Refactored/codebase By defining different classes for different operations and much more #444

Pratiyankkumar · 2025-01-29T05:17:56Z

Code Improvements Summary

convert.py

Here’s a detailed breakdown of the enhancements made to the codebase to improve clarity, robustness, and maintainability.

1. Type Hints

Added comprehensive type annotations for better code clarity and IDE support.
Used type definitions for complex data structures (e.g., TensorMapping, StateDict).

2. Error Handling

Added proper exception handling using try-except blocks.
Included validation checks for inputs (e.g., n_experts % mp == 0).
Improved error messages for better debugging and user feedback.

3. Code Organization

Split functionality into smaller, focused functions:
- process_tensor_name: Handles tensor name processing.
- shard_tensor: Manages tensor sharding for model parallelism.
- convert_checkpoint: Main logic for checkpoint conversion.
Moved the mapping dictionary to a module-level constant (TENSOR_MAPPING).
Separated tensor processing and sharding logic into dedicated functions.

4. Path Handling

Replaced os.path with pathlib.Path for more robust and modern path handling.
Added checks for file/directory existence to ensure valid inputs.

5. Documentation

Added detailed docstrings for functions, including:
- Args: Descriptions of function arguments.
- Raises: List of exceptions that may be raised.
Improved comments for complex operations to enhance readability.
Added type definitions for complex data structures (e.g., TensorMapping, StateDict).

6. Best Practices

Used constants for magic values (e.g., TENSOR_MAPPING).
Improved variable naming for better clarity (e.g., mp_idx, mp_count).
Added progress descriptions to tqdm bars for better visibility during execution.
Used more descriptive variable names throughout the code.

7. Structure

Separated the main logic into the convert_checkpoint function for better modularity.
Created a proper main() function with argument parsing for cleaner execution flow.
Better organization of related operations (e.g., tensor processing, sharding, and saving).

8. Safety

Added validation for tensor dimensions to ensure compatibility with model parallelism.
Added checks for missing files to prevent runtime errors.
Improved error messages to aid in debugging and troubleshooting.

•••••

» **TASK REQUIREMENTS**: In the pull request summary about refactoring convert.py, what replaced os.path for path handling?

Collected data:
•••••

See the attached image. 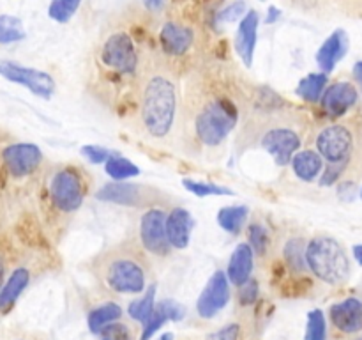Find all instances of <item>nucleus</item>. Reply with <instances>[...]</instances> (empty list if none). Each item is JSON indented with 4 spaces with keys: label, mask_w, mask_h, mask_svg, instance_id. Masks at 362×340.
<instances>
[{
    "label": "nucleus",
    "mask_w": 362,
    "mask_h": 340,
    "mask_svg": "<svg viewBox=\"0 0 362 340\" xmlns=\"http://www.w3.org/2000/svg\"><path fill=\"white\" fill-rule=\"evenodd\" d=\"M177 117V85L168 74L152 73L141 84L140 120L152 138H166Z\"/></svg>",
    "instance_id": "1"
},
{
    "label": "nucleus",
    "mask_w": 362,
    "mask_h": 340,
    "mask_svg": "<svg viewBox=\"0 0 362 340\" xmlns=\"http://www.w3.org/2000/svg\"><path fill=\"white\" fill-rule=\"evenodd\" d=\"M98 276L117 294H140L147 287V262L141 251L129 244L112 248L98 259Z\"/></svg>",
    "instance_id": "2"
},
{
    "label": "nucleus",
    "mask_w": 362,
    "mask_h": 340,
    "mask_svg": "<svg viewBox=\"0 0 362 340\" xmlns=\"http://www.w3.org/2000/svg\"><path fill=\"white\" fill-rule=\"evenodd\" d=\"M239 123V108L226 96H214L198 108L193 119L197 140L205 147H219Z\"/></svg>",
    "instance_id": "3"
},
{
    "label": "nucleus",
    "mask_w": 362,
    "mask_h": 340,
    "mask_svg": "<svg viewBox=\"0 0 362 340\" xmlns=\"http://www.w3.org/2000/svg\"><path fill=\"white\" fill-rule=\"evenodd\" d=\"M306 262L311 273L329 285H341L352 273L345 246L331 236H317L308 241Z\"/></svg>",
    "instance_id": "4"
},
{
    "label": "nucleus",
    "mask_w": 362,
    "mask_h": 340,
    "mask_svg": "<svg viewBox=\"0 0 362 340\" xmlns=\"http://www.w3.org/2000/svg\"><path fill=\"white\" fill-rule=\"evenodd\" d=\"M49 200L60 212H74L83 205L87 195V183L83 174L74 166H64L57 170L48 184Z\"/></svg>",
    "instance_id": "5"
},
{
    "label": "nucleus",
    "mask_w": 362,
    "mask_h": 340,
    "mask_svg": "<svg viewBox=\"0 0 362 340\" xmlns=\"http://www.w3.org/2000/svg\"><path fill=\"white\" fill-rule=\"evenodd\" d=\"M101 60L113 73L126 74V76L136 73L140 64L133 38L124 30L113 32L106 38L101 48Z\"/></svg>",
    "instance_id": "6"
},
{
    "label": "nucleus",
    "mask_w": 362,
    "mask_h": 340,
    "mask_svg": "<svg viewBox=\"0 0 362 340\" xmlns=\"http://www.w3.org/2000/svg\"><path fill=\"white\" fill-rule=\"evenodd\" d=\"M315 145L322 158L331 165H339V163L349 165L356 147V137L346 124H331L320 130Z\"/></svg>",
    "instance_id": "7"
},
{
    "label": "nucleus",
    "mask_w": 362,
    "mask_h": 340,
    "mask_svg": "<svg viewBox=\"0 0 362 340\" xmlns=\"http://www.w3.org/2000/svg\"><path fill=\"white\" fill-rule=\"evenodd\" d=\"M0 76L13 81V84L23 85L32 94L39 96L42 99L52 98L57 87L53 76L46 73V71L21 66V64L6 59H0Z\"/></svg>",
    "instance_id": "8"
},
{
    "label": "nucleus",
    "mask_w": 362,
    "mask_h": 340,
    "mask_svg": "<svg viewBox=\"0 0 362 340\" xmlns=\"http://www.w3.org/2000/svg\"><path fill=\"white\" fill-rule=\"evenodd\" d=\"M140 243L145 251L156 257H168L172 244L166 234V212L151 208L140 218Z\"/></svg>",
    "instance_id": "9"
},
{
    "label": "nucleus",
    "mask_w": 362,
    "mask_h": 340,
    "mask_svg": "<svg viewBox=\"0 0 362 340\" xmlns=\"http://www.w3.org/2000/svg\"><path fill=\"white\" fill-rule=\"evenodd\" d=\"M300 144L299 133L288 126H272L260 137V145L274 158L278 166L290 165L293 154L299 152Z\"/></svg>",
    "instance_id": "10"
},
{
    "label": "nucleus",
    "mask_w": 362,
    "mask_h": 340,
    "mask_svg": "<svg viewBox=\"0 0 362 340\" xmlns=\"http://www.w3.org/2000/svg\"><path fill=\"white\" fill-rule=\"evenodd\" d=\"M158 190L152 188L141 186V184L134 183H108L103 188H99L98 198L103 202H112V204L119 205H131V208H145V205H152L158 198Z\"/></svg>",
    "instance_id": "11"
},
{
    "label": "nucleus",
    "mask_w": 362,
    "mask_h": 340,
    "mask_svg": "<svg viewBox=\"0 0 362 340\" xmlns=\"http://www.w3.org/2000/svg\"><path fill=\"white\" fill-rule=\"evenodd\" d=\"M2 162L13 177H27L39 169L42 162V151L30 142H18L4 147Z\"/></svg>",
    "instance_id": "12"
},
{
    "label": "nucleus",
    "mask_w": 362,
    "mask_h": 340,
    "mask_svg": "<svg viewBox=\"0 0 362 340\" xmlns=\"http://www.w3.org/2000/svg\"><path fill=\"white\" fill-rule=\"evenodd\" d=\"M230 301V280L228 275L221 269L214 271L209 278L207 285L197 300V312L200 317L211 319L218 315Z\"/></svg>",
    "instance_id": "13"
},
{
    "label": "nucleus",
    "mask_w": 362,
    "mask_h": 340,
    "mask_svg": "<svg viewBox=\"0 0 362 340\" xmlns=\"http://www.w3.org/2000/svg\"><path fill=\"white\" fill-rule=\"evenodd\" d=\"M359 101V92L356 85L350 81H336V84L327 85L324 96L320 99L322 112L331 119H339L346 115Z\"/></svg>",
    "instance_id": "14"
},
{
    "label": "nucleus",
    "mask_w": 362,
    "mask_h": 340,
    "mask_svg": "<svg viewBox=\"0 0 362 340\" xmlns=\"http://www.w3.org/2000/svg\"><path fill=\"white\" fill-rule=\"evenodd\" d=\"M159 42L166 55L184 57L194 45V30L179 21H166L159 30Z\"/></svg>",
    "instance_id": "15"
},
{
    "label": "nucleus",
    "mask_w": 362,
    "mask_h": 340,
    "mask_svg": "<svg viewBox=\"0 0 362 340\" xmlns=\"http://www.w3.org/2000/svg\"><path fill=\"white\" fill-rule=\"evenodd\" d=\"M258 23H260V16H258L257 11L251 9L244 14L243 20L239 21V27H237L235 52L246 67L253 66L255 48H257L258 39Z\"/></svg>",
    "instance_id": "16"
},
{
    "label": "nucleus",
    "mask_w": 362,
    "mask_h": 340,
    "mask_svg": "<svg viewBox=\"0 0 362 340\" xmlns=\"http://www.w3.org/2000/svg\"><path fill=\"white\" fill-rule=\"evenodd\" d=\"M332 326L341 333L352 335L362 329V301L359 298H345L329 308Z\"/></svg>",
    "instance_id": "17"
},
{
    "label": "nucleus",
    "mask_w": 362,
    "mask_h": 340,
    "mask_svg": "<svg viewBox=\"0 0 362 340\" xmlns=\"http://www.w3.org/2000/svg\"><path fill=\"white\" fill-rule=\"evenodd\" d=\"M346 50H349V35L343 28H338L322 42L317 52V64L322 73H332L336 64L345 57Z\"/></svg>",
    "instance_id": "18"
},
{
    "label": "nucleus",
    "mask_w": 362,
    "mask_h": 340,
    "mask_svg": "<svg viewBox=\"0 0 362 340\" xmlns=\"http://www.w3.org/2000/svg\"><path fill=\"white\" fill-rule=\"evenodd\" d=\"M193 227L194 220L187 209L173 208L166 215V234H168V241L172 244V248H177V250L187 248Z\"/></svg>",
    "instance_id": "19"
},
{
    "label": "nucleus",
    "mask_w": 362,
    "mask_h": 340,
    "mask_svg": "<svg viewBox=\"0 0 362 340\" xmlns=\"http://www.w3.org/2000/svg\"><path fill=\"white\" fill-rule=\"evenodd\" d=\"M253 248L250 243H239L235 250L232 251V257L228 261V268H226V275H228L230 283L240 287L251 280V273H253L255 261H253Z\"/></svg>",
    "instance_id": "20"
},
{
    "label": "nucleus",
    "mask_w": 362,
    "mask_h": 340,
    "mask_svg": "<svg viewBox=\"0 0 362 340\" xmlns=\"http://www.w3.org/2000/svg\"><path fill=\"white\" fill-rule=\"evenodd\" d=\"M290 165H292L293 174L303 183H313L324 172V158L320 156V152L313 151V149H304V151L296 152Z\"/></svg>",
    "instance_id": "21"
},
{
    "label": "nucleus",
    "mask_w": 362,
    "mask_h": 340,
    "mask_svg": "<svg viewBox=\"0 0 362 340\" xmlns=\"http://www.w3.org/2000/svg\"><path fill=\"white\" fill-rule=\"evenodd\" d=\"M28 283H30V271L27 268L20 266V268L13 269L9 278L4 282L2 289H0V312L2 314H6L16 303L21 293L28 287Z\"/></svg>",
    "instance_id": "22"
},
{
    "label": "nucleus",
    "mask_w": 362,
    "mask_h": 340,
    "mask_svg": "<svg viewBox=\"0 0 362 340\" xmlns=\"http://www.w3.org/2000/svg\"><path fill=\"white\" fill-rule=\"evenodd\" d=\"M122 308L120 305L113 303V301H108V303H103L99 307L92 308L87 315V324L88 329H90L94 335H99L105 326L112 324V322H117L120 317H122Z\"/></svg>",
    "instance_id": "23"
},
{
    "label": "nucleus",
    "mask_w": 362,
    "mask_h": 340,
    "mask_svg": "<svg viewBox=\"0 0 362 340\" xmlns=\"http://www.w3.org/2000/svg\"><path fill=\"white\" fill-rule=\"evenodd\" d=\"M327 89V74L325 73H310L299 81L296 89V94L306 103L320 101Z\"/></svg>",
    "instance_id": "24"
},
{
    "label": "nucleus",
    "mask_w": 362,
    "mask_h": 340,
    "mask_svg": "<svg viewBox=\"0 0 362 340\" xmlns=\"http://www.w3.org/2000/svg\"><path fill=\"white\" fill-rule=\"evenodd\" d=\"M250 209L246 205H226L218 212V223L223 230L230 234H239L246 223Z\"/></svg>",
    "instance_id": "25"
},
{
    "label": "nucleus",
    "mask_w": 362,
    "mask_h": 340,
    "mask_svg": "<svg viewBox=\"0 0 362 340\" xmlns=\"http://www.w3.org/2000/svg\"><path fill=\"white\" fill-rule=\"evenodd\" d=\"M306 239L303 237H290L283 248V259L292 271L300 273L308 268L306 262Z\"/></svg>",
    "instance_id": "26"
},
{
    "label": "nucleus",
    "mask_w": 362,
    "mask_h": 340,
    "mask_svg": "<svg viewBox=\"0 0 362 340\" xmlns=\"http://www.w3.org/2000/svg\"><path fill=\"white\" fill-rule=\"evenodd\" d=\"M154 298H156V285L151 283L147 287V290L144 293V296L138 298V300H133L127 307V314L133 321L140 322V324H145V322L151 319L152 312H154L156 303H154Z\"/></svg>",
    "instance_id": "27"
},
{
    "label": "nucleus",
    "mask_w": 362,
    "mask_h": 340,
    "mask_svg": "<svg viewBox=\"0 0 362 340\" xmlns=\"http://www.w3.org/2000/svg\"><path fill=\"white\" fill-rule=\"evenodd\" d=\"M105 172L115 181H126V179H131V177L140 176L141 170L140 166L134 165V163L129 162V159L122 158V156L119 154H113L112 158L105 163Z\"/></svg>",
    "instance_id": "28"
},
{
    "label": "nucleus",
    "mask_w": 362,
    "mask_h": 340,
    "mask_svg": "<svg viewBox=\"0 0 362 340\" xmlns=\"http://www.w3.org/2000/svg\"><path fill=\"white\" fill-rule=\"evenodd\" d=\"M25 39V28L20 18L2 14L0 16V45H11Z\"/></svg>",
    "instance_id": "29"
},
{
    "label": "nucleus",
    "mask_w": 362,
    "mask_h": 340,
    "mask_svg": "<svg viewBox=\"0 0 362 340\" xmlns=\"http://www.w3.org/2000/svg\"><path fill=\"white\" fill-rule=\"evenodd\" d=\"M168 321H172V317H170L166 300H163V301H159L158 305H156L154 312H152V315H151V319H148V321L144 324V332H141L140 340H151L152 336H154V333H158L159 329H161V326L165 324V322H168Z\"/></svg>",
    "instance_id": "30"
},
{
    "label": "nucleus",
    "mask_w": 362,
    "mask_h": 340,
    "mask_svg": "<svg viewBox=\"0 0 362 340\" xmlns=\"http://www.w3.org/2000/svg\"><path fill=\"white\" fill-rule=\"evenodd\" d=\"M246 13H247L246 2H244V0H233V2H230L228 6H225L223 9H219L218 13L214 14V18H212V25L218 28V27H223V25L235 23V21L243 20Z\"/></svg>",
    "instance_id": "31"
},
{
    "label": "nucleus",
    "mask_w": 362,
    "mask_h": 340,
    "mask_svg": "<svg viewBox=\"0 0 362 340\" xmlns=\"http://www.w3.org/2000/svg\"><path fill=\"white\" fill-rule=\"evenodd\" d=\"M184 188L187 191H191L197 197H218V195H233V191L230 188L221 186V184L216 183H204V181H193V179H182Z\"/></svg>",
    "instance_id": "32"
},
{
    "label": "nucleus",
    "mask_w": 362,
    "mask_h": 340,
    "mask_svg": "<svg viewBox=\"0 0 362 340\" xmlns=\"http://www.w3.org/2000/svg\"><path fill=\"white\" fill-rule=\"evenodd\" d=\"M80 6L81 0H52L48 7V16L59 23H67Z\"/></svg>",
    "instance_id": "33"
},
{
    "label": "nucleus",
    "mask_w": 362,
    "mask_h": 340,
    "mask_svg": "<svg viewBox=\"0 0 362 340\" xmlns=\"http://www.w3.org/2000/svg\"><path fill=\"white\" fill-rule=\"evenodd\" d=\"M306 340H327V321L320 308H315L308 314Z\"/></svg>",
    "instance_id": "34"
},
{
    "label": "nucleus",
    "mask_w": 362,
    "mask_h": 340,
    "mask_svg": "<svg viewBox=\"0 0 362 340\" xmlns=\"http://www.w3.org/2000/svg\"><path fill=\"white\" fill-rule=\"evenodd\" d=\"M247 241H250V246L253 248L255 254L265 255L269 246V232L260 223H251L247 227Z\"/></svg>",
    "instance_id": "35"
},
{
    "label": "nucleus",
    "mask_w": 362,
    "mask_h": 340,
    "mask_svg": "<svg viewBox=\"0 0 362 340\" xmlns=\"http://www.w3.org/2000/svg\"><path fill=\"white\" fill-rule=\"evenodd\" d=\"M99 339L101 340H133V333H131L129 326L122 324V322H112V324L105 326L99 332Z\"/></svg>",
    "instance_id": "36"
},
{
    "label": "nucleus",
    "mask_w": 362,
    "mask_h": 340,
    "mask_svg": "<svg viewBox=\"0 0 362 340\" xmlns=\"http://www.w3.org/2000/svg\"><path fill=\"white\" fill-rule=\"evenodd\" d=\"M80 151H81V154H83L85 158L88 159V162L94 163V165H99V163H106L113 156V152L110 151V149L103 147V145H94V144L83 145Z\"/></svg>",
    "instance_id": "37"
},
{
    "label": "nucleus",
    "mask_w": 362,
    "mask_h": 340,
    "mask_svg": "<svg viewBox=\"0 0 362 340\" xmlns=\"http://www.w3.org/2000/svg\"><path fill=\"white\" fill-rule=\"evenodd\" d=\"M346 169H349L346 163H339V165H331V163H327V166H325L324 172H322L320 176V186H332V184L338 183Z\"/></svg>",
    "instance_id": "38"
},
{
    "label": "nucleus",
    "mask_w": 362,
    "mask_h": 340,
    "mask_svg": "<svg viewBox=\"0 0 362 340\" xmlns=\"http://www.w3.org/2000/svg\"><path fill=\"white\" fill-rule=\"evenodd\" d=\"M258 298V282L257 280H247L244 285L239 287V301L243 305H253Z\"/></svg>",
    "instance_id": "39"
},
{
    "label": "nucleus",
    "mask_w": 362,
    "mask_h": 340,
    "mask_svg": "<svg viewBox=\"0 0 362 340\" xmlns=\"http://www.w3.org/2000/svg\"><path fill=\"white\" fill-rule=\"evenodd\" d=\"M239 336H240V326L237 324V322H232V324L211 333V335H209V340H239Z\"/></svg>",
    "instance_id": "40"
},
{
    "label": "nucleus",
    "mask_w": 362,
    "mask_h": 340,
    "mask_svg": "<svg viewBox=\"0 0 362 340\" xmlns=\"http://www.w3.org/2000/svg\"><path fill=\"white\" fill-rule=\"evenodd\" d=\"M338 193L339 197H343V200H352L356 197V184L350 183V181H343V183H339Z\"/></svg>",
    "instance_id": "41"
},
{
    "label": "nucleus",
    "mask_w": 362,
    "mask_h": 340,
    "mask_svg": "<svg viewBox=\"0 0 362 340\" xmlns=\"http://www.w3.org/2000/svg\"><path fill=\"white\" fill-rule=\"evenodd\" d=\"M141 2H144V6L147 7L151 13H159V11L166 6L168 0H141Z\"/></svg>",
    "instance_id": "42"
},
{
    "label": "nucleus",
    "mask_w": 362,
    "mask_h": 340,
    "mask_svg": "<svg viewBox=\"0 0 362 340\" xmlns=\"http://www.w3.org/2000/svg\"><path fill=\"white\" fill-rule=\"evenodd\" d=\"M279 18H281V11H279L276 6H271V7H269V11H267V18H265V23L272 25V23H276Z\"/></svg>",
    "instance_id": "43"
},
{
    "label": "nucleus",
    "mask_w": 362,
    "mask_h": 340,
    "mask_svg": "<svg viewBox=\"0 0 362 340\" xmlns=\"http://www.w3.org/2000/svg\"><path fill=\"white\" fill-rule=\"evenodd\" d=\"M354 78H356V84L361 87V92H362V60H357L356 64H354Z\"/></svg>",
    "instance_id": "44"
},
{
    "label": "nucleus",
    "mask_w": 362,
    "mask_h": 340,
    "mask_svg": "<svg viewBox=\"0 0 362 340\" xmlns=\"http://www.w3.org/2000/svg\"><path fill=\"white\" fill-rule=\"evenodd\" d=\"M293 6L300 7V9H313L318 4V0H292Z\"/></svg>",
    "instance_id": "45"
},
{
    "label": "nucleus",
    "mask_w": 362,
    "mask_h": 340,
    "mask_svg": "<svg viewBox=\"0 0 362 340\" xmlns=\"http://www.w3.org/2000/svg\"><path fill=\"white\" fill-rule=\"evenodd\" d=\"M352 254H354V259L357 261V264L362 266V244H356V246L352 248Z\"/></svg>",
    "instance_id": "46"
},
{
    "label": "nucleus",
    "mask_w": 362,
    "mask_h": 340,
    "mask_svg": "<svg viewBox=\"0 0 362 340\" xmlns=\"http://www.w3.org/2000/svg\"><path fill=\"white\" fill-rule=\"evenodd\" d=\"M4 273H6V264H4V261L0 259V289H2L4 285Z\"/></svg>",
    "instance_id": "47"
},
{
    "label": "nucleus",
    "mask_w": 362,
    "mask_h": 340,
    "mask_svg": "<svg viewBox=\"0 0 362 340\" xmlns=\"http://www.w3.org/2000/svg\"><path fill=\"white\" fill-rule=\"evenodd\" d=\"M158 340H173V333H165V335L159 336Z\"/></svg>",
    "instance_id": "48"
},
{
    "label": "nucleus",
    "mask_w": 362,
    "mask_h": 340,
    "mask_svg": "<svg viewBox=\"0 0 362 340\" xmlns=\"http://www.w3.org/2000/svg\"><path fill=\"white\" fill-rule=\"evenodd\" d=\"M11 340H34V339H30V336H14V339Z\"/></svg>",
    "instance_id": "49"
},
{
    "label": "nucleus",
    "mask_w": 362,
    "mask_h": 340,
    "mask_svg": "<svg viewBox=\"0 0 362 340\" xmlns=\"http://www.w3.org/2000/svg\"><path fill=\"white\" fill-rule=\"evenodd\" d=\"M361 198H362V188H361Z\"/></svg>",
    "instance_id": "50"
},
{
    "label": "nucleus",
    "mask_w": 362,
    "mask_h": 340,
    "mask_svg": "<svg viewBox=\"0 0 362 340\" xmlns=\"http://www.w3.org/2000/svg\"><path fill=\"white\" fill-rule=\"evenodd\" d=\"M357 340H362V335H361V336H359V339H357Z\"/></svg>",
    "instance_id": "51"
}]
</instances>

•••••

» **RESULT**: pathlib.Path